2013, Rio de Janeiro/Berlin. One video channel projection, color, audio, 7 min 30s in Loop, Full HD Format.
Frames of a tropical rainforest covered by smoke. Beams of a solar day embody the movement of smoke. The wind sometimes reveals and sometimes hides the forest density. Between opacity and transparency, the smoke makes us realize the wind among the trees. Within the Atlantic Forest of Rio de Janeiro, on a day of waning moon, a woman begins the cultivation of corn, according to the Guaraní indigenous ritual.
„¿Con cuántos árboles se hace una selva? ¿con cuántas casas una ciudad?“ ORTEGA Y GARSSET, José, Meditaciones del Quijote
Once I was invited in Brazil to the inauguration of an Oca1, built by friends who live in Pedra de Guaratiba, a neighborhood in western of Rio de Janeiro, located within the Atlantic Forest and close to the sea cost. The group had attended a workshop about Opy´s construction. Opy are houses of prayer, for the Guaraní Indigenous culture, made with recycling methods, by reusing the region's natural resources for a sustainable construction. The day after the opening ceremony, we all started planting corn by clearing the land with the slash and burning a small part of the land.
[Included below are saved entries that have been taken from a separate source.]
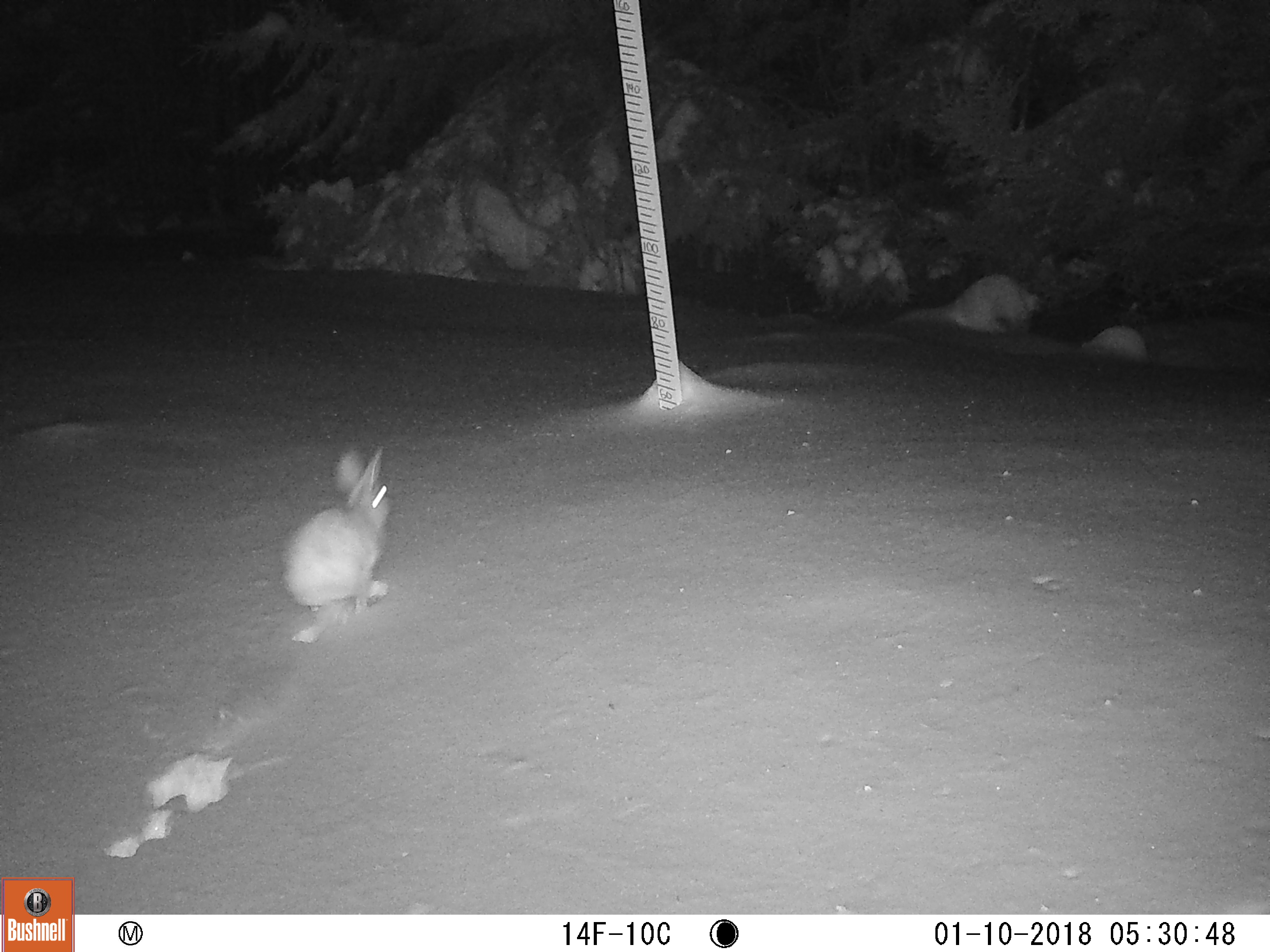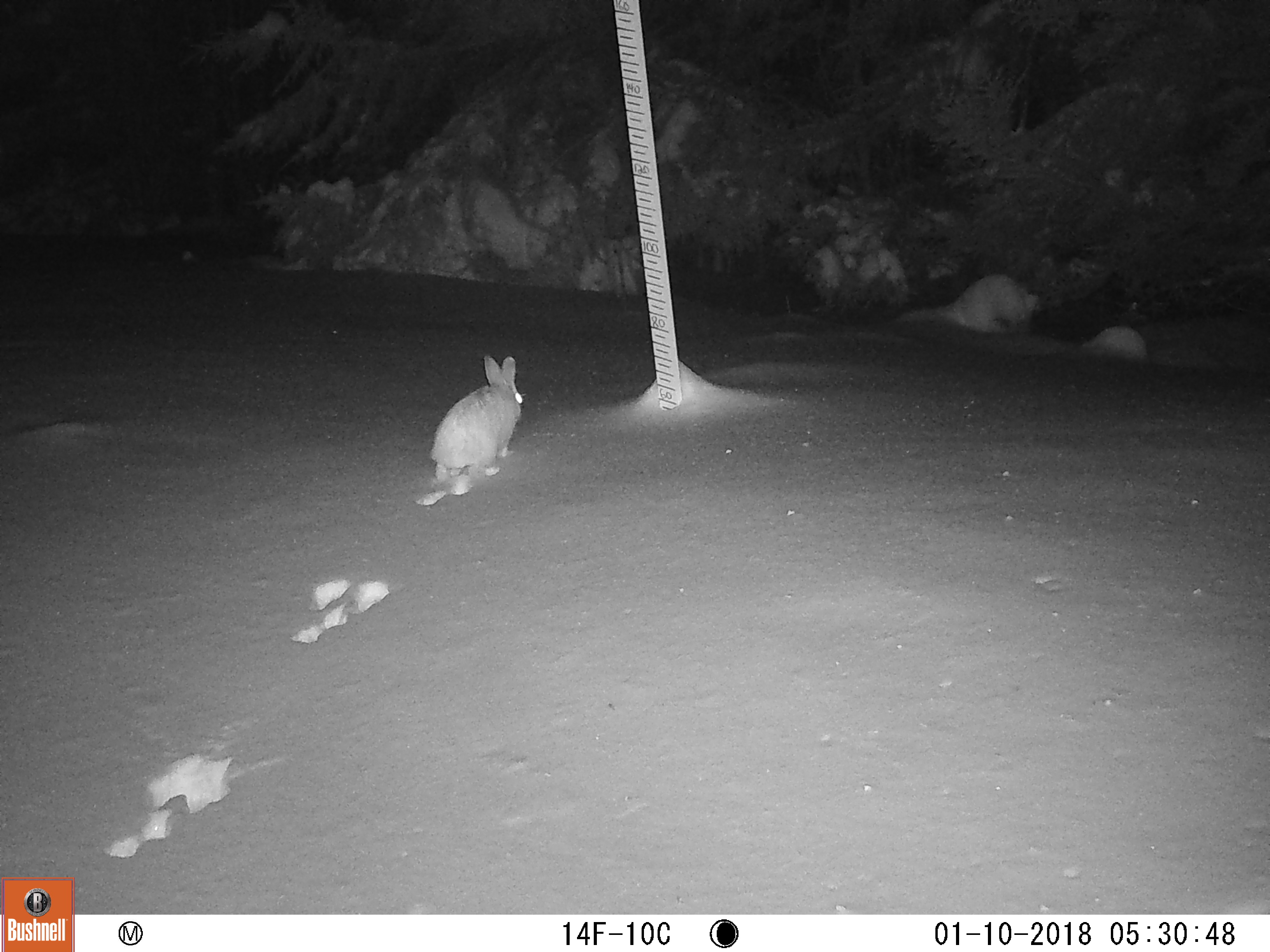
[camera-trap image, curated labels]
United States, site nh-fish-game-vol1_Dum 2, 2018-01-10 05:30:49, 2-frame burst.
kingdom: Animalia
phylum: Chordata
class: Mammalia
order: Lagomorpha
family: Leporidae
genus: Lepus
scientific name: Lepus americanus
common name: snowshoe hare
Snowshoe hare (Lepus americanus).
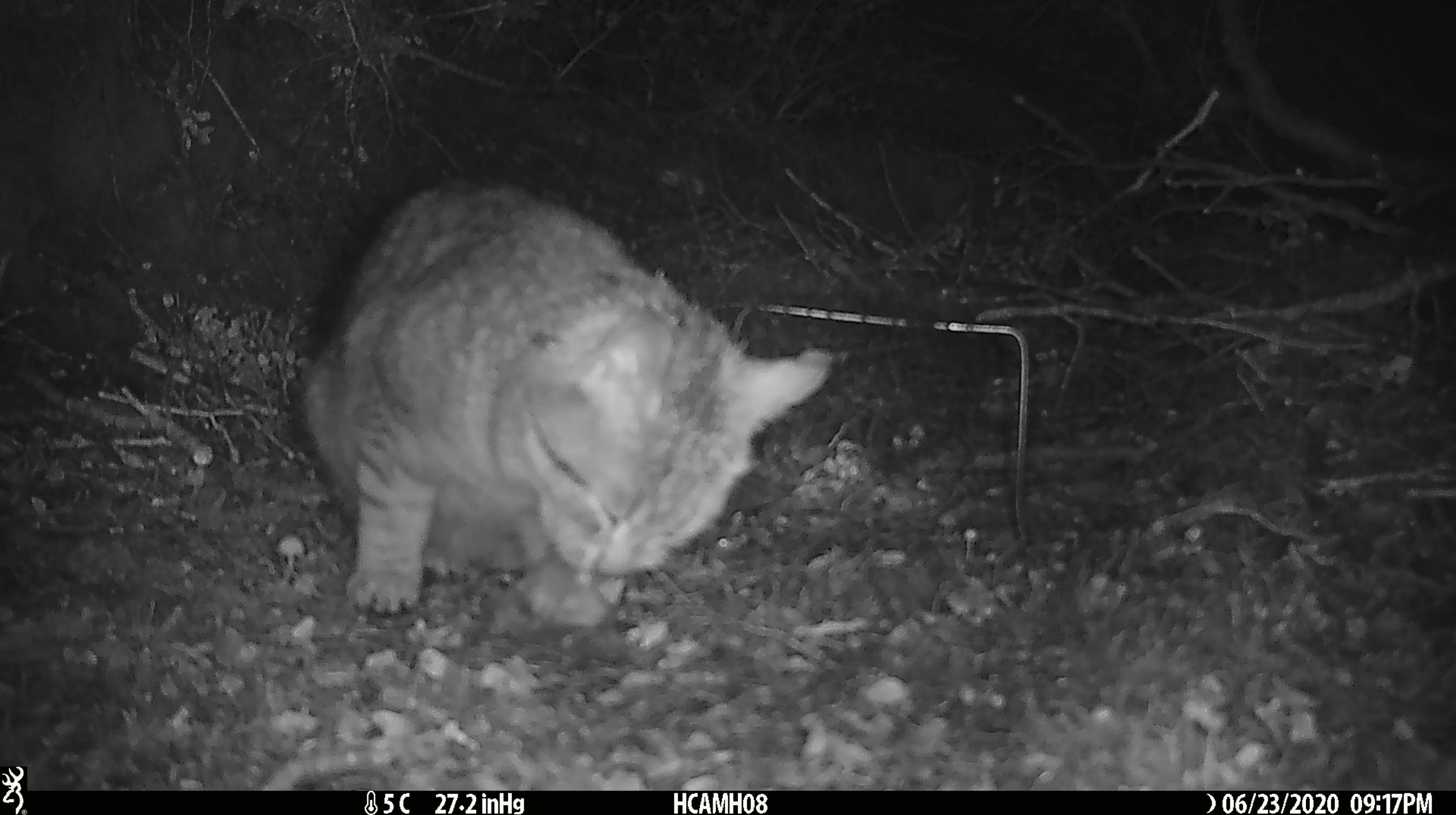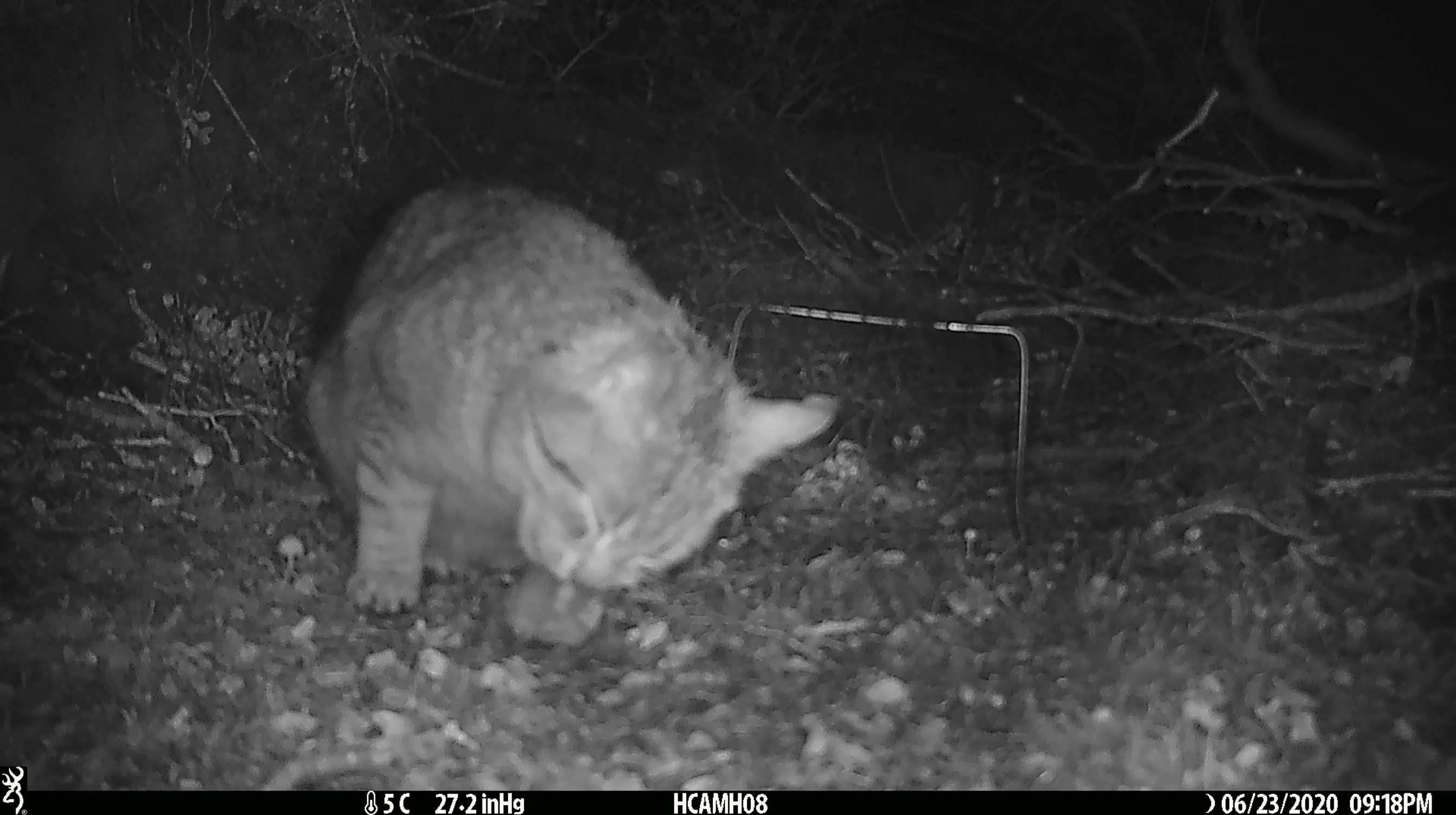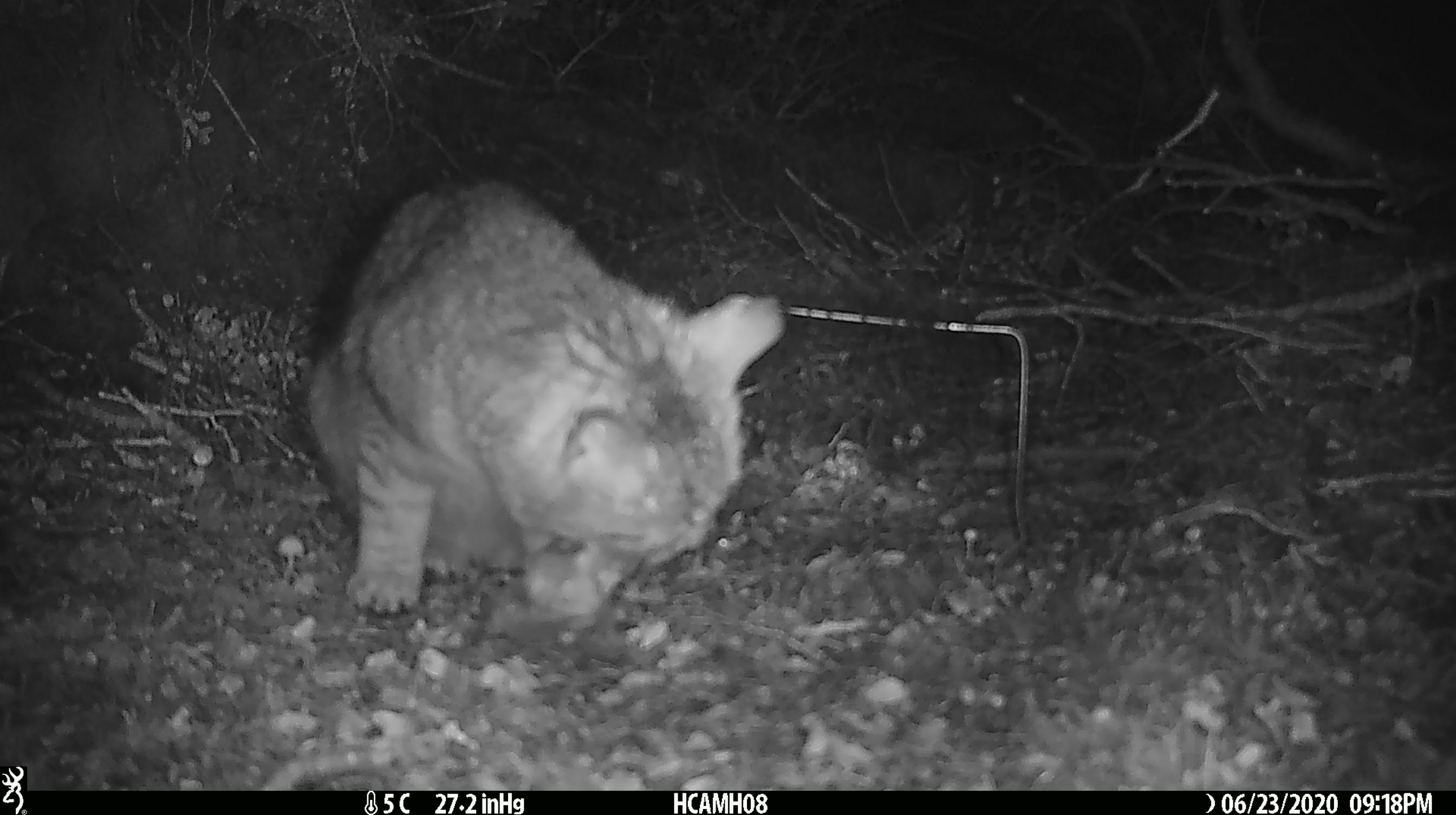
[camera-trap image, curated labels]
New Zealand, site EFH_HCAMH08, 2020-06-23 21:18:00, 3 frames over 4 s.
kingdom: Animalia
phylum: Chordata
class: Mammalia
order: Carnivora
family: Felidae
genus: Felis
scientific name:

The video "The jungle is the head" is a result of this experience with the group and the learning process based on the rituals of Guaraní´s architecture practice and its relations to the cycles of maize cultivation.
In the context of the exhibition "Return to Forever_Brutalism, Attitudes & Fiction", in May 2013 at the Gallery of the Czech Center Berlin, the video was then designed as a second window to the outside of the gallery, in dialogue with the buildings showcase facing the street. The desire of integration between interior and exterior can be pointed as one of the main characteristics of the brutalist architecture of the building, built between 1974 and 1978 in Berlin. By projecting the video at the back of the room, the video establishes a shock between the space of an outside forest, and the rest of the interior wood walls of the gallery. The building and the body of the room, seen as a large sculpture, are once again covered with wood, but in more fantasmatic form. The image and sounds of Brazilian rain forest, perform a possible return to the materiality of the inside rooms and its original contexts.
*Oca is the name given to typical Brazilian indigenous housing. The term comes from the Tupi-Guarani language family.